OUR JUSTICE? POETIC.


Three Poems by Kerry Trautman

Men on the Floor


To be ten feet from Bono when he sings
“Desire,” the trade-off is men’s shoulders thumping

at my temples, elbows swinging like boomerangs
for hands to reach for cell-phones in back pockets

then stretched up and out to film within
my one clear sightline between man bodies. Then

elbows back again to slip phone against ass.
The constant weave and swoop away from arms

and shoulders piercing into adjacent
airspace, unconscious of nearby flesh. My feet

dodge jumping size-twelves, thrusting two-hundred
pounds upward and down, skyward and

to concrete. Excuse me, sorry, pardon me, oops, sorry——
I sluice myself like a rivulet through bouncy bodies

avoiding beer fists and sandal toes. It’s up to me
not to be crushed, my job to remain intact during

constant rumble and pummel of forearm and
bones that pump and thump the atmosphere

as they will. No real shock then when
an elbow strikes my jaw in stunning white burn,

as though predestined. My fault for daring to
be five-foot-two in a sea of six-footers whose

default is to splay out and up regardless of obstacles,
to let surrounding stuff risk its own breakage.

Pure Romance


For about a count of ten
he rummaged his tongue through
my labia with all the zeal of
someone looking for a pen
in the glove compartment before
the stoplight turns green.
Then he rose, wiped his chin
on my pushed-down jeans
and asked for a blowjob,
reasoning “hey I did something
I didn’t want to do…”

Road Rage


Your voice used to flutter and whir
alongside mine in the car,

while billboards, clouds
and cows zoomed by.
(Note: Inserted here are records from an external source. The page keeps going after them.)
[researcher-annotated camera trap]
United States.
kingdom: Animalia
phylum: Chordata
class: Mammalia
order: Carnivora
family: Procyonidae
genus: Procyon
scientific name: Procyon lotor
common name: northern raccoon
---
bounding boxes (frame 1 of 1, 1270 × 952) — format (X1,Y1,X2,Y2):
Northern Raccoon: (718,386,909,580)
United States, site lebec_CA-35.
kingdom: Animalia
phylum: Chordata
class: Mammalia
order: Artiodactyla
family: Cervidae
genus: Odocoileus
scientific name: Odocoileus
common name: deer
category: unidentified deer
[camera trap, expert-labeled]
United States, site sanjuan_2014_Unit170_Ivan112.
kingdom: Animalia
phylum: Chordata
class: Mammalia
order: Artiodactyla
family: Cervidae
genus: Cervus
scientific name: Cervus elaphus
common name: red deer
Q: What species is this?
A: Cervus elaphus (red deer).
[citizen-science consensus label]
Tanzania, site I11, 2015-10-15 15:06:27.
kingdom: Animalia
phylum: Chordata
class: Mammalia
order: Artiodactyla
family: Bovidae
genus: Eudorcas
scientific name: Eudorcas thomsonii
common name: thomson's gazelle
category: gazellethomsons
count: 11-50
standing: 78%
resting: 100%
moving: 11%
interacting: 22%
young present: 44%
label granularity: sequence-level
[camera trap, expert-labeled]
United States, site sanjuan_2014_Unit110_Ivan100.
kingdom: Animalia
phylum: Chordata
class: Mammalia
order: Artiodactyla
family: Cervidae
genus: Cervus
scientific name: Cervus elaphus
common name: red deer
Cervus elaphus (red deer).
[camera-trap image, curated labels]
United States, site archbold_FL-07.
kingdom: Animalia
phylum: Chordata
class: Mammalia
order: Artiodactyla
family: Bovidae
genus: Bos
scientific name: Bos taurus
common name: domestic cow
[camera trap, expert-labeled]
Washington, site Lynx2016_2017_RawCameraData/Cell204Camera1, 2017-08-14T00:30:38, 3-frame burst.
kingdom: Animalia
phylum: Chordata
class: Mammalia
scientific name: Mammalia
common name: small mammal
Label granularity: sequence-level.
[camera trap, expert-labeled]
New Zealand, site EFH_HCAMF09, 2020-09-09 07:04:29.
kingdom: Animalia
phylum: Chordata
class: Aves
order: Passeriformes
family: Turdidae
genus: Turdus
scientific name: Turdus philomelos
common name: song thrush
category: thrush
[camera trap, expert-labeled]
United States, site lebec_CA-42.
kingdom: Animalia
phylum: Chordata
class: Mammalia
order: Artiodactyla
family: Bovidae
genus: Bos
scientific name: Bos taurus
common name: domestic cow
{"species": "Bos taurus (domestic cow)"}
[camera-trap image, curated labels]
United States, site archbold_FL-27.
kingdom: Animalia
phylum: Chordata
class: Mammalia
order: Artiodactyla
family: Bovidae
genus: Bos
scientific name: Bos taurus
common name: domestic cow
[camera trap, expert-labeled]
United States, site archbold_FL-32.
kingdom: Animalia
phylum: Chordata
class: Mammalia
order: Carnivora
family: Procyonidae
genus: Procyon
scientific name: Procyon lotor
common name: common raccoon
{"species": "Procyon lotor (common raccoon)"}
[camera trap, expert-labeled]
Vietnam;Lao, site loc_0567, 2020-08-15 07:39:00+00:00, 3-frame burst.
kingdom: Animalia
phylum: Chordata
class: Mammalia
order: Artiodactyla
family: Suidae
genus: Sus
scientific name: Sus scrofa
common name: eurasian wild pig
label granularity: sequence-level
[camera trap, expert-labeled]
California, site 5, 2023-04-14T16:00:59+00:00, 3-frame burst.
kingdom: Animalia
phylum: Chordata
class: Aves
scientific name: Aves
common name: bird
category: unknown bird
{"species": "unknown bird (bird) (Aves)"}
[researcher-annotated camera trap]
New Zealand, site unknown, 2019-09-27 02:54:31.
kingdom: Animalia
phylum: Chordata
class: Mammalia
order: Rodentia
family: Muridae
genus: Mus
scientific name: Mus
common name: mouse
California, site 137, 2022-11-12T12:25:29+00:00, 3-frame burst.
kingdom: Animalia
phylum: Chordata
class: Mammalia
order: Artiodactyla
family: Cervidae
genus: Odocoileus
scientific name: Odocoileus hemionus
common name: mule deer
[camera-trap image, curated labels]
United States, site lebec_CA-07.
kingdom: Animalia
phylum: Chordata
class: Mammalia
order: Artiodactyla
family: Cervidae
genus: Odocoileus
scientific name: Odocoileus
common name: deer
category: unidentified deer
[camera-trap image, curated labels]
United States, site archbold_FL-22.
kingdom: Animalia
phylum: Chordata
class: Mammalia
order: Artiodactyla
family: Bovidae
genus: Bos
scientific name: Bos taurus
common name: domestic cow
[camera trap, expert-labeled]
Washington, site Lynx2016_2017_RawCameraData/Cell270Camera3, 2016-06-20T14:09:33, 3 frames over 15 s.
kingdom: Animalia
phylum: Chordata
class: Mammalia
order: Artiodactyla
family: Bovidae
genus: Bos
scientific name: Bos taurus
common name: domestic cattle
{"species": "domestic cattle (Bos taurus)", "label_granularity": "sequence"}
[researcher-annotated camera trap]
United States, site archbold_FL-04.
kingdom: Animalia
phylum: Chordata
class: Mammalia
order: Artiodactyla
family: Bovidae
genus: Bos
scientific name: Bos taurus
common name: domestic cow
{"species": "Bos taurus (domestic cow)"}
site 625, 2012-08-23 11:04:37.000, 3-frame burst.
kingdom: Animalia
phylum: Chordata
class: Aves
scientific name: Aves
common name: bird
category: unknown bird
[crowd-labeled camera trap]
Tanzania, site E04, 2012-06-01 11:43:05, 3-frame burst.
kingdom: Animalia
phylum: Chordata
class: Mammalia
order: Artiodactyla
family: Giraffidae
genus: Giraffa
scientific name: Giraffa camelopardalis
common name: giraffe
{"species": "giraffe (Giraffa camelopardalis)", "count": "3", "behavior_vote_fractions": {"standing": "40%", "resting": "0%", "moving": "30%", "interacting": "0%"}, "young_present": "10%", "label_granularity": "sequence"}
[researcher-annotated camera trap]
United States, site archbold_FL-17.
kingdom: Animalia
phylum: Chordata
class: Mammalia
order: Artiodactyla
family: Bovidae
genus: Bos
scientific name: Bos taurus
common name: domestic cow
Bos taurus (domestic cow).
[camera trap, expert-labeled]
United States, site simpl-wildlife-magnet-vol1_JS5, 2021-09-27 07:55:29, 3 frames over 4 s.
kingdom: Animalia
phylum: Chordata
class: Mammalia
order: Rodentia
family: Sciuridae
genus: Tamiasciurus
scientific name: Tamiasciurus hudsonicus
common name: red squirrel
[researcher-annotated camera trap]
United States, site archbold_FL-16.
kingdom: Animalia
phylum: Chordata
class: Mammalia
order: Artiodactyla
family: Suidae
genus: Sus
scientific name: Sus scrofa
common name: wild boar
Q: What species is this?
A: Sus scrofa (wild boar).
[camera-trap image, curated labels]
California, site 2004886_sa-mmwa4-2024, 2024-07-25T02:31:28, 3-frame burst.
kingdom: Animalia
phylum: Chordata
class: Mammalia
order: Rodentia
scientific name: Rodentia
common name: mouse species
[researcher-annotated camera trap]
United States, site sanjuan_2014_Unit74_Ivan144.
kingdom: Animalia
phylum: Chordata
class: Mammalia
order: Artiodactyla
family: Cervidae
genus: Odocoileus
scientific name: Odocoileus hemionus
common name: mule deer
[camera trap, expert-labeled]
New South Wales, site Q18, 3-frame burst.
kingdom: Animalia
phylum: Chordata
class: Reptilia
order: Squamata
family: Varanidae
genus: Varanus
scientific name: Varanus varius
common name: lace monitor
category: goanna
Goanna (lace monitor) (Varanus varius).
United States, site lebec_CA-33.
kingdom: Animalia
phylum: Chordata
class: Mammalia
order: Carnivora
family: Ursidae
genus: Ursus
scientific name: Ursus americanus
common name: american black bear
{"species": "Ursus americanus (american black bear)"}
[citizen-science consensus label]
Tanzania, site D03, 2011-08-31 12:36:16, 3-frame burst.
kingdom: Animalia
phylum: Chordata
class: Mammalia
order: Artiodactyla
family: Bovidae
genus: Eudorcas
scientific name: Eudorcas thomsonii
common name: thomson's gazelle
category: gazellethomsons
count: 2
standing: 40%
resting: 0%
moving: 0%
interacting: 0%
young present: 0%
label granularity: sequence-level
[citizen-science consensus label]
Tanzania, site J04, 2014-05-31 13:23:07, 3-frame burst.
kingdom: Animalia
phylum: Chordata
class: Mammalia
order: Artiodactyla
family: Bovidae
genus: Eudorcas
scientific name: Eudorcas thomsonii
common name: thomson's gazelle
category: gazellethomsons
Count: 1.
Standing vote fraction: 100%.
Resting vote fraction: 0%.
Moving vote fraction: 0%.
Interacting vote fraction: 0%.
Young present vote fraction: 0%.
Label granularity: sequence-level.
But now

I want to open the window
so the sound of you is sucked out

toward ditches muddied
with duckweed and blackberry

brambles and Dasani bottles.
I’d rather my hair whip and needle

my face and redwing blackbirds
doppler their screeches, so I can’t see your

speedometer or hear the crush of fist grip
on wheel or revving up on slower bumpers.

They say a bird in hand…
but you’re worth less than

the two geese floating in oil-slicked
ditch muck and fine with it.

Kerry Trautman is a lifelong Ohioan whose work has appeared in various anthologies and journals. Her books are Things That Come in Boxes (King Craft Press 2012,) To Have Hoped (Finishing Line Press 2015,) Artifacts (NightBallet Press 2017,) To be Nonchalantly Alive (Kelsay Books 2020,) Marilyn: Self-Portrait, Oil on Canvas (Gutter Snob Books 2022,) Unknowable Things (Roadside Press 2022,) and Irregulars (Stanchion Books 2023.) Her favorite revenge story is the movie-cum-Broadway musical 9 to 5. When she was little, she convinced a neighbor-girl her full name was actually Kerinza (because she was jealous this other girl had both a formal name and a diminutive.) Thus any evil-twin-bizarro-villain version of Kerry would have to be named Kerinza. Her favorite historical feud is Quint vs Jaws.